Later still, things were winding down. Someone next to me on the floor was heard to shout, heartfelt & ebullient: “You changed my life!” up towards the stage. I thought about that, I’m still thinking. Does/Can anybody actually change anybody else’s life? YLT seem to be normal people, daily engaged in a transcendent endeavor. You &/or I can transcend, too. We can choose to accomplish things larger & greater than our apparent selves. Change your life or don’t, the burden is yours alone. & the glory.

YLT - We're An American Band mp3

Sunday, May 2, 2010

Broken Social Scene

Broken Social Scene
The Fillmore
San Francisco, CA
May 1, 2010

I say it with no malice, but Broken Social Scene: what a fucking bunch of hippies, all bearded & whatnot w/their everybody-in-the pool ethos. It’s just a big old par-tay, chez BSS. The band last night was never fewer than five warm bodies onstage, & often grew to 8 or 9. This was the first stop on what will be their lengthy summer tour. As did not go unmentioned.

I’m rather fond of BSS’s albums. In particular (& probably like most people), I love-love You Forget It In People, the 2002 breakout. The songs are weirdishly wonderful, yeah, &/but it’s the interstices that are laden with all manner of little sonic gems, constantly surprising. You maybe just note them as production flourishes, but what I hear are all these discrete little fifteen-second masterpieces everywhere. Focused textural excursions to points previously unknown. That is the organizing principal of this music, as far as I’m concerned. [cf, also: Bee Hives, 2004. More righteous shit, that.]
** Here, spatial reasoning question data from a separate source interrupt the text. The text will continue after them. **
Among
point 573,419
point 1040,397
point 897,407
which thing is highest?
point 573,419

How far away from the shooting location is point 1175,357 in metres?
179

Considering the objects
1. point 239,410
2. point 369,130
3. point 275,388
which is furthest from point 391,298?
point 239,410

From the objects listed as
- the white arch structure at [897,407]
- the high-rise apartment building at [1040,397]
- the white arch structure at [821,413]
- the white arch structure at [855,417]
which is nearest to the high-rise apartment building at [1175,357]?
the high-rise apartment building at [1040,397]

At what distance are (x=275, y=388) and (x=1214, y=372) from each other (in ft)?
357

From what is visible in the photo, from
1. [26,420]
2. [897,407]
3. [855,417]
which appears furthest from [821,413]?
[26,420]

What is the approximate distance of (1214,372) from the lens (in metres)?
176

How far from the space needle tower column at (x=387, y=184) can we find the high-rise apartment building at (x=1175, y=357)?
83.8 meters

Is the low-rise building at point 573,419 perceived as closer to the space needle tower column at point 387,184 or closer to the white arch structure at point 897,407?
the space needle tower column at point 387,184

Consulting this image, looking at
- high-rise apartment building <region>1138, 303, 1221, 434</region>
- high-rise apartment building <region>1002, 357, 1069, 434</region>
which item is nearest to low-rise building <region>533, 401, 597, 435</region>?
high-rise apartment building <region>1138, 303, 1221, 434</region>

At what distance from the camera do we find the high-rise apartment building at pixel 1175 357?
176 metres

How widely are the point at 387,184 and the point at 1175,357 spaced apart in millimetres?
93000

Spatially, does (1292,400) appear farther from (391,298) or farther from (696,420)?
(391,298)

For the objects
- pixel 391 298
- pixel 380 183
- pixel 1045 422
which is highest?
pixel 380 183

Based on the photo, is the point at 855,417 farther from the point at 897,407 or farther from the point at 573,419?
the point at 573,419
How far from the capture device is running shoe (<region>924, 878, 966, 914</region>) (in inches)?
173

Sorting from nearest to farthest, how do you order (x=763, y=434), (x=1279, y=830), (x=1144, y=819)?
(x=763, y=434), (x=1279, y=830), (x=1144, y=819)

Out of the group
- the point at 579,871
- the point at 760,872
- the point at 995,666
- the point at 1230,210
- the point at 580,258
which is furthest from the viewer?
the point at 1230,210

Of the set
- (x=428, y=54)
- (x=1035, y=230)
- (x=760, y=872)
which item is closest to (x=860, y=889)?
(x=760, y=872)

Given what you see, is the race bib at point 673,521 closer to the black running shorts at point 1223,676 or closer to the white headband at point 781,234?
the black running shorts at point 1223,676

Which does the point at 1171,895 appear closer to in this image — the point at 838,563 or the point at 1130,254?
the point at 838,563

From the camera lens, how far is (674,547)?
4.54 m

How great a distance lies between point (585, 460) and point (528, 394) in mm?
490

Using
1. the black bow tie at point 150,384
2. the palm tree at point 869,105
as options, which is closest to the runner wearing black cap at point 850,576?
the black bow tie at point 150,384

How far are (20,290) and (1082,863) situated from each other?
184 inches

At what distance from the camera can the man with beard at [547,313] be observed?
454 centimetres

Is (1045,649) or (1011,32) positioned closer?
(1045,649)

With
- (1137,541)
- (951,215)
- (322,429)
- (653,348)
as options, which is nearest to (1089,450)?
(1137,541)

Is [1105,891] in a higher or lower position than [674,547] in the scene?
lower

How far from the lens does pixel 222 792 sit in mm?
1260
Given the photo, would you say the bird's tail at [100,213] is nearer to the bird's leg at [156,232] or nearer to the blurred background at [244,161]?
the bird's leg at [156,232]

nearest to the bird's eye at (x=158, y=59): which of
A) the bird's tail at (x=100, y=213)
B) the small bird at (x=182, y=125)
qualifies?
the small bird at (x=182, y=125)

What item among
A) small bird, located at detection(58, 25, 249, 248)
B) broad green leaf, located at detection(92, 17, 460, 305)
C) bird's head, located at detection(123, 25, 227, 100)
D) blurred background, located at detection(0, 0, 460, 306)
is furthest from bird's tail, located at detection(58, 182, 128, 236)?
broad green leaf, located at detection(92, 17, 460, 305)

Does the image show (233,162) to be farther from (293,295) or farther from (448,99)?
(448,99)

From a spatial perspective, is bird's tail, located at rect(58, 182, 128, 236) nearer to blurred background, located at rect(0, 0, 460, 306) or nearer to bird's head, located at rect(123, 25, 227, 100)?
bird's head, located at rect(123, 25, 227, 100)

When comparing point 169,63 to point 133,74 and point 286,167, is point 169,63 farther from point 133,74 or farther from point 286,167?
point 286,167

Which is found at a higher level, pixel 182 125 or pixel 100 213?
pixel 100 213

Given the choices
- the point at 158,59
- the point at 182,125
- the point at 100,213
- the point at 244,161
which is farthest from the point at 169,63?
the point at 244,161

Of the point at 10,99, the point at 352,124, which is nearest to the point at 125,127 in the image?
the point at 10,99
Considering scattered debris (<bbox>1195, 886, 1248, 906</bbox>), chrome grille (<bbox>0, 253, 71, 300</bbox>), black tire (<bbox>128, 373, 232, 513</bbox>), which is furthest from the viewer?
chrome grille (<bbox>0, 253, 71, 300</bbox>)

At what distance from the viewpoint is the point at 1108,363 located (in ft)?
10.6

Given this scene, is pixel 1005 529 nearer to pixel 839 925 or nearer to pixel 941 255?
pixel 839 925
Anyway, last night’s concert by & large took a different approach, opting for less subtlety, less open space, more in the way of just rocking right the hell out. Densely. I don’t begrudge anybody that, what with a packed-full house & five guitars & two drum-kits all playing (mostly) at once onstage. & then sometimes horns, keyboards, electronics & more vocals on top of all of that. There’re not many non-extravagant places to even go from there, right?

At well over two hours, I did find the whole thing more than a little exhausting, although I’ve been told I have a low-ish exhilaration threshold. It just doesn’t take that much to get me high, right? Anyway, things did finally get good & loose & spacey & weird enough for me sometime after midnight & a good ten minutes into “Lover’s Spit,” the final encore number. That was a sweet & genuine thrill.